NEWS
in memoriam Marie O’Regan
Marie O’Regan, who made hats for Queen Elizabeth II over several decades, passed away in March 2023 aged 97. During a career spanning over 70 years Marie worked with an array of illustrious designers, milliners and clients. With an in-depth knowledge of her craft as a hat maker and designer, Marie went on to become a revered tutor who inspired and trained a whole new generation of milliners.

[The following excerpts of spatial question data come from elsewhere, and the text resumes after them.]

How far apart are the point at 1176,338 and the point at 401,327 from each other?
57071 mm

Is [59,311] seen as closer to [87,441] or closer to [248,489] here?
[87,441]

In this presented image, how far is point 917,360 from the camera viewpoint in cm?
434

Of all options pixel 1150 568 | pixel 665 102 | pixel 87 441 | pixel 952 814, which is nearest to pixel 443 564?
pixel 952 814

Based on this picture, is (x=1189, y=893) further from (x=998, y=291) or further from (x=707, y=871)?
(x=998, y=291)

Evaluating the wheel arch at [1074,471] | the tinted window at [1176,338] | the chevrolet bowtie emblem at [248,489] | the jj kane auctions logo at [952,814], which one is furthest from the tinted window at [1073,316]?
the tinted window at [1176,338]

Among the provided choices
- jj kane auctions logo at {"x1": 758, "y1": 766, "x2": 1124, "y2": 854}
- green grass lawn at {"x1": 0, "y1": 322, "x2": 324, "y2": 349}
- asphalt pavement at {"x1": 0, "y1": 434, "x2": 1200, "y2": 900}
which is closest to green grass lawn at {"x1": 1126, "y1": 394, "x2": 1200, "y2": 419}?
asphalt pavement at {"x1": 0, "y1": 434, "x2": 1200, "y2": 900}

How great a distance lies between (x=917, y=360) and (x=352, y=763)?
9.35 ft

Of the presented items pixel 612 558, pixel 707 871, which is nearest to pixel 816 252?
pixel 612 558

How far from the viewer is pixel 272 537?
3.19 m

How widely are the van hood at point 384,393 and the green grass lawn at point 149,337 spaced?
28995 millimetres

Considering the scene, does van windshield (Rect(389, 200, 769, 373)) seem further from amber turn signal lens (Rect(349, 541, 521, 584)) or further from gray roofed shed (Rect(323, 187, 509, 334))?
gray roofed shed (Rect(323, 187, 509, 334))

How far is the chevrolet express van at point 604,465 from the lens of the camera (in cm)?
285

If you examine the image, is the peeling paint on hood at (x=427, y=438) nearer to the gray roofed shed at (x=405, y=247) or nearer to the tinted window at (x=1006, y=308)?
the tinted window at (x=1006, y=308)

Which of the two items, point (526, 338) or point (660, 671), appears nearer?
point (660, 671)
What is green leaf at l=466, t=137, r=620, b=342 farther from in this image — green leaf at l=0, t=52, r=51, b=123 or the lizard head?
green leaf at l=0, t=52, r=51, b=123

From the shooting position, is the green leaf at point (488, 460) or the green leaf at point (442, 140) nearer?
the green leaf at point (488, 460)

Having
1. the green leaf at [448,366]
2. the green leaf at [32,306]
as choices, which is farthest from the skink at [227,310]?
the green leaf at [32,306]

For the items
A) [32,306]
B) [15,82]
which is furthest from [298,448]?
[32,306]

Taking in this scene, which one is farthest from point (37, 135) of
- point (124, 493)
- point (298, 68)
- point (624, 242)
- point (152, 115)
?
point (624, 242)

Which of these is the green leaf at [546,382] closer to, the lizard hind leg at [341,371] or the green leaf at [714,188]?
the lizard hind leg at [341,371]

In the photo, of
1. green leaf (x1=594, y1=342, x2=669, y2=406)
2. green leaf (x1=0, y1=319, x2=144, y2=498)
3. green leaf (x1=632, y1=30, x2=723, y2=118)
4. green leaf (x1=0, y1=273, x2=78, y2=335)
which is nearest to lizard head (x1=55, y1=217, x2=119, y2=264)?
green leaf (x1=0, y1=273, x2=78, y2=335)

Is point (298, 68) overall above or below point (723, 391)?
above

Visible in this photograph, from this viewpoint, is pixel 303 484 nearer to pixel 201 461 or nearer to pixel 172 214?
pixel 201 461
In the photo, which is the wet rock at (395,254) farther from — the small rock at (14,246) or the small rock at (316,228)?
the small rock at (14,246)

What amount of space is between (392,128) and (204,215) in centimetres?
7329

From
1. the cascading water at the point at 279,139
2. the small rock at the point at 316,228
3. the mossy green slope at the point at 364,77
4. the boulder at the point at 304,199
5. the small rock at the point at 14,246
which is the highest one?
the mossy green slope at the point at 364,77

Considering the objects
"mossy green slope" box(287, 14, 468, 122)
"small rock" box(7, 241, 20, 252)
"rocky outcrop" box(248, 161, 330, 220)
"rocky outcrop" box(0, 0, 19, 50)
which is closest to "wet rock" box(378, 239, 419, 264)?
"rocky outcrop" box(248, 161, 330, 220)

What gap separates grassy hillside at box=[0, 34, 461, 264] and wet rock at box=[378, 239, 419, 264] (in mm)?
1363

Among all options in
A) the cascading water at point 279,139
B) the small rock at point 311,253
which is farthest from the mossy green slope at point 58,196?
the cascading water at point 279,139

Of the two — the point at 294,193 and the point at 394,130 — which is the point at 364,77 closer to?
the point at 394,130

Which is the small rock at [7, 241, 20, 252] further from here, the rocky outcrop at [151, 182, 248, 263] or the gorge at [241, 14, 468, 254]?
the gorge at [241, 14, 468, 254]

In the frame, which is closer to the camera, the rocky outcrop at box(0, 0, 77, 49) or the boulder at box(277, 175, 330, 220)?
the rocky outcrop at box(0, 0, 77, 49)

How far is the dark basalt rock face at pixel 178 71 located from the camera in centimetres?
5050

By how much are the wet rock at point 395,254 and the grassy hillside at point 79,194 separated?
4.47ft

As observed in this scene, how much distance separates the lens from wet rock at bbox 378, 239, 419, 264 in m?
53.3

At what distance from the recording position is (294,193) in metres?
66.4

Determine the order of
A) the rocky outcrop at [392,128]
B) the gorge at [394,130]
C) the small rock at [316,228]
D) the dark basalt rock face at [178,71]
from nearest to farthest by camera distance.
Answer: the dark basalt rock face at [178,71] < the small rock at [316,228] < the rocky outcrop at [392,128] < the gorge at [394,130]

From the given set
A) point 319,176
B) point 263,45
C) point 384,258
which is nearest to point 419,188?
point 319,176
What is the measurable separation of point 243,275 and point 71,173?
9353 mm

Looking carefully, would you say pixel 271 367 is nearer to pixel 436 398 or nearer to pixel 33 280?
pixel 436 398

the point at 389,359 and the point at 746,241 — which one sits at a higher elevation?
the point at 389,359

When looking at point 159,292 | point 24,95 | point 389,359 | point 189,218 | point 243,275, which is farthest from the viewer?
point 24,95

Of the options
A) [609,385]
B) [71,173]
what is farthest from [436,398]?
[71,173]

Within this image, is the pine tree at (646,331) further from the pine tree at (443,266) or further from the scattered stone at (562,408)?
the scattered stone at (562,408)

Born in Turkey, Marie grew up in Paris, where she came as a small child after her Armenian family had moved to France as refugees. She had her first taste of millinery after a lesson at school when she went home and impressed her mother by steaming an old hat back into shape over a saucepan. Having left school at 14, and with the onset of world war in 1939, Marie started training as a milliner and earned money by knitting and crocheting. She went on to find employment with a succession of Parisian firms, including Orianne, Legroux Soeurs and Maud Roser, mainly working as a hat copyist. She then went to work for the milliner Gilbert Orcel, where she rose to become a designer. In 1959 Marie moved to England (without then speaking a word of English) to work for millinery entrepreneur Otto Lucas, who was looking for a designer for his hat salon in London. After two years, she left to work for the fashion house Dolores, who were licensed to design and sell hats with the Christian Dior label in the UK. Marie would travel to Paris to see the original Dior collections on the catwalk and pick up the designs which she would then use as a base to make a new hat collection for Dior in London.
8 | the hat magazine #97
Every so often at Dolores, students from fashion colleges would join the team to gain work experience. One day, a student asked if Marie might be interested in teaching at her
college, as she had learnt so much from her in just two weeks. This led on to Marie teaching at the London College of Fashion and later at the Royal College
of Art. As her reputation grew, Marie
was introduced to Ian Thomas, Queen Elizabeth II’’s dress designer, who was looking
for a hat designer. At this time, she was a part- time teacher while also working as a freelance designer for Frederick Fox and did not really need more work. However, she took the opportunity of making hats for the sovereign and began working closely with Ian Thomas. When he passed away, Marie continued making hats for the Queen for a few more years and received a royal warrant in 2005. Marie started giving private lessons in 1999
after some of her workroom technique articles were published in the first editions of The Hat Magazine. She continued to give millinery lessons at her home in London up until a year before she died, as she believed it was so important to share knowledge and to keep pushing oneself. Her high standards were greatly appreciated by
the milliners who she taught. Edwina Ibbotson, one of Marie’s former college students, remarked: “Marie was very strict with your stitches and made you redo things until it was exactly right. The vast coverage of millinery techniques she could teach was incredible, and second to none.” Marie’s work as a maker, designer and educator leaves a legacy that will continue to stimulate, inspire and inform generations to come.